197.雪が降る のを喜んでいるコマのチャーリーブラウンの短い手
(左沢森)
砂子屋書房「一首鑑賞」で永井祐が取り上げていました。
視点の移り変わりによって思考が振り回されるのが楽しい歌です。最初「雪が降る」で切られているので、当然「雪が降る」情景を思い浮かべるのですが、読み進めるとそれは漫画の一コマであることが分かります。そして、漫画→コマ→チャーリーブラウン→短い手、と視点が収束していき、その過程で「雪」から「短い手」に思考が振り回される。最後、手のひらに雪が触れる様子すら思い描ける感じがします。
鑑賞文にはこうあります。
チャーリーブラウンは手は実際に本当に短く描かれている。
この歌の言うようなコマを頭に思い描ける。「喜んでいる」とするのもいい気がします。
最後に「短い手」がくると、詩的なものが立ち上がる感じがします。
特別に付け加えることのないまま漫画のことを言っているけれど、寄りかかる感じはしない。この歌ならではの詩的なものを見つける・作り出す視線がシャープに提示されている感じがします。

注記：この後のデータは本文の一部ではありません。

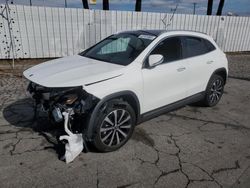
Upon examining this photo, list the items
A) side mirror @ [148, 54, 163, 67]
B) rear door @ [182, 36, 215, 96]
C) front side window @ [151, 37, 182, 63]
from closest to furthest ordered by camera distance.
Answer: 1. side mirror @ [148, 54, 163, 67]
2. front side window @ [151, 37, 182, 63]
3. rear door @ [182, 36, 215, 96]

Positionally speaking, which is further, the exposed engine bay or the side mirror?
the side mirror

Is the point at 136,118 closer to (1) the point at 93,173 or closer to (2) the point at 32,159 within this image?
(1) the point at 93,173

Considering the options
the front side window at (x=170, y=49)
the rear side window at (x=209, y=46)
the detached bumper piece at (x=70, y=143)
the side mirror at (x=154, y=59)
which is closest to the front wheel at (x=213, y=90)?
the rear side window at (x=209, y=46)

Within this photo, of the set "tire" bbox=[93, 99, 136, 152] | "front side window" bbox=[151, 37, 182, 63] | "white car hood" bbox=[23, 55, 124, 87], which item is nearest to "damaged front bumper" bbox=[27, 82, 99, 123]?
"white car hood" bbox=[23, 55, 124, 87]

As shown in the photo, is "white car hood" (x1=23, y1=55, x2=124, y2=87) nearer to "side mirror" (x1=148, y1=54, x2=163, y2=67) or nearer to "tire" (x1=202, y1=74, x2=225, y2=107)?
"side mirror" (x1=148, y1=54, x2=163, y2=67)

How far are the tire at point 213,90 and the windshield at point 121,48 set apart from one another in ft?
6.28

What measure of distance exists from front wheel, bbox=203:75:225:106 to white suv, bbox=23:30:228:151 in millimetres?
221

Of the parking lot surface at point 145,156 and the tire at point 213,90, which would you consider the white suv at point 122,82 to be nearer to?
the tire at point 213,90

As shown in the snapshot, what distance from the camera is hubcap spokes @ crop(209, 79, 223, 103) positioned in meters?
4.99

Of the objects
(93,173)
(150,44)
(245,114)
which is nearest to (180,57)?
(150,44)

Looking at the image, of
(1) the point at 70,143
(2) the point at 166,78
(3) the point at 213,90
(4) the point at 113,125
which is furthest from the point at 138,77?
(3) the point at 213,90

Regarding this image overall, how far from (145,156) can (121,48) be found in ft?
6.64

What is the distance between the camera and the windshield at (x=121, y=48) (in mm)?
3625

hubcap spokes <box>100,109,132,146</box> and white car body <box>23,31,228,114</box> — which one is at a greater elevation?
white car body <box>23,31,228,114</box>
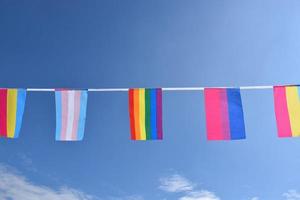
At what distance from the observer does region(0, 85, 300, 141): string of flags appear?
6.38 meters

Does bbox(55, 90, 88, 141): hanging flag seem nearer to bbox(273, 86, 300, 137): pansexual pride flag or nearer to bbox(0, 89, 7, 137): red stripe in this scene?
bbox(0, 89, 7, 137): red stripe

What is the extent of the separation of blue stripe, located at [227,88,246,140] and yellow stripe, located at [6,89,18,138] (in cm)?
376

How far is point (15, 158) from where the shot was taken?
12.8 metres

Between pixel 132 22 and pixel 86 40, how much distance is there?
132 centimetres

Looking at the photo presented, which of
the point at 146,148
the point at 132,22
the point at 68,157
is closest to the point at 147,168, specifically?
the point at 146,148

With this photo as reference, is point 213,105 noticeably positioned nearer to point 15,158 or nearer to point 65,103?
point 65,103

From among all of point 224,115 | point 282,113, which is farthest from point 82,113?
point 282,113

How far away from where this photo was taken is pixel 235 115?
6.46m

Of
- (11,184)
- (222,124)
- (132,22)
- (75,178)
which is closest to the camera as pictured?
(222,124)

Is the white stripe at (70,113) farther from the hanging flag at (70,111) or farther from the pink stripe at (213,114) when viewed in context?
the pink stripe at (213,114)

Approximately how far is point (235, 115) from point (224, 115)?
7.3 inches

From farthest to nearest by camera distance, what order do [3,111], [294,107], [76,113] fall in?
[3,111] → [76,113] → [294,107]

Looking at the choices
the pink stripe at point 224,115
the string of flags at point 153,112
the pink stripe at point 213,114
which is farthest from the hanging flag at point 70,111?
the pink stripe at point 224,115

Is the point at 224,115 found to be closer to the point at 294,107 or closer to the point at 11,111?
the point at 294,107
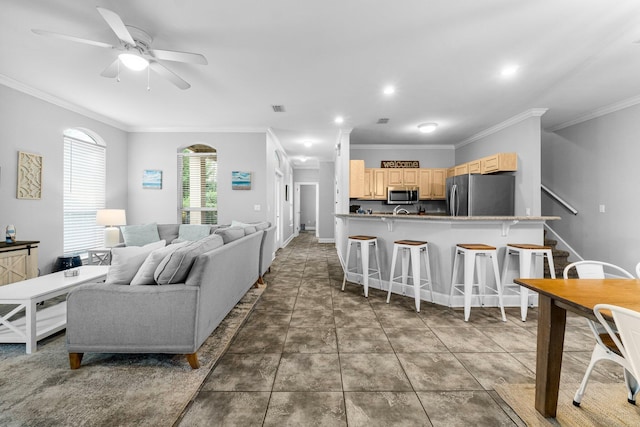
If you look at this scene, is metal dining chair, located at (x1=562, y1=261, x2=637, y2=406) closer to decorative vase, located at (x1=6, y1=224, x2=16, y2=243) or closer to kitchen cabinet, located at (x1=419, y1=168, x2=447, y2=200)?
kitchen cabinet, located at (x1=419, y1=168, x2=447, y2=200)

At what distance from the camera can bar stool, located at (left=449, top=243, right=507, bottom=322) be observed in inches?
111

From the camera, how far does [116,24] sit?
202cm

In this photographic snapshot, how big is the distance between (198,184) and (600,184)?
23.1ft

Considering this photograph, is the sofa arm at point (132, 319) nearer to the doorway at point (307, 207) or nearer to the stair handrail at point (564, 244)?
the stair handrail at point (564, 244)

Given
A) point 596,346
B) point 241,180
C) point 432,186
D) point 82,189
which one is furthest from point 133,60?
point 432,186

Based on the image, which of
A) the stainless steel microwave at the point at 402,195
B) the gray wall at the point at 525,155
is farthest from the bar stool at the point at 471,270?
the stainless steel microwave at the point at 402,195

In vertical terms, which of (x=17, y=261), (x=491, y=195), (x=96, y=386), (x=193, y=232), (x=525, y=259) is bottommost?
(x=96, y=386)

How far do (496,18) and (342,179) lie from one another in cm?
362

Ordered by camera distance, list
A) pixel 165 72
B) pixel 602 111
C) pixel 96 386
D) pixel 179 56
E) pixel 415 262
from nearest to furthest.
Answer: pixel 96 386 → pixel 179 56 → pixel 165 72 → pixel 415 262 → pixel 602 111

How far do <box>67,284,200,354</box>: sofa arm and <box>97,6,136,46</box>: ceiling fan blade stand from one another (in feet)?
6.05

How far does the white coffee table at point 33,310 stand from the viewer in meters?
2.11

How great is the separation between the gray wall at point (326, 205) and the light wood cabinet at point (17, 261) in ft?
21.8

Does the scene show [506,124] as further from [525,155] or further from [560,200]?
[560,200]

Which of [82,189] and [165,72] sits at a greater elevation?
[165,72]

「短い手」がいいですよね。本当に、子供が心をいっぱいにして喜んでいる様子が伝わってきて。
最近ミニオンにまつわるお土産を貰って考えていたんですけど、ミニオンのかわいさってあの手の短さにもあるなぁって…。「うわー!」って走って逃げるシーンで短い手を両手とも前に持ってくるあの走り方すごくかわいいなぁって思ってたので。赤ちゃんとか子供の手が短くて、自分の頭頂部に届かないのもかわいいなって思います。
チャーリーブラウンも頭が大きくて手が短く、幼い子供の特徴を兼ね備えています。だからこそ「雪が降る のを喜んでいる」が衒いなく沁み込んでくるのかなって感じました。
永井祐は「かっこいいですよね。やり方が」とテクニック的なうまさを褒めていて、私は普段短歌のテクニック的な部分はよく分からないのですが、この歌に関してはそういう技法も確かにかっこいいなと思いました。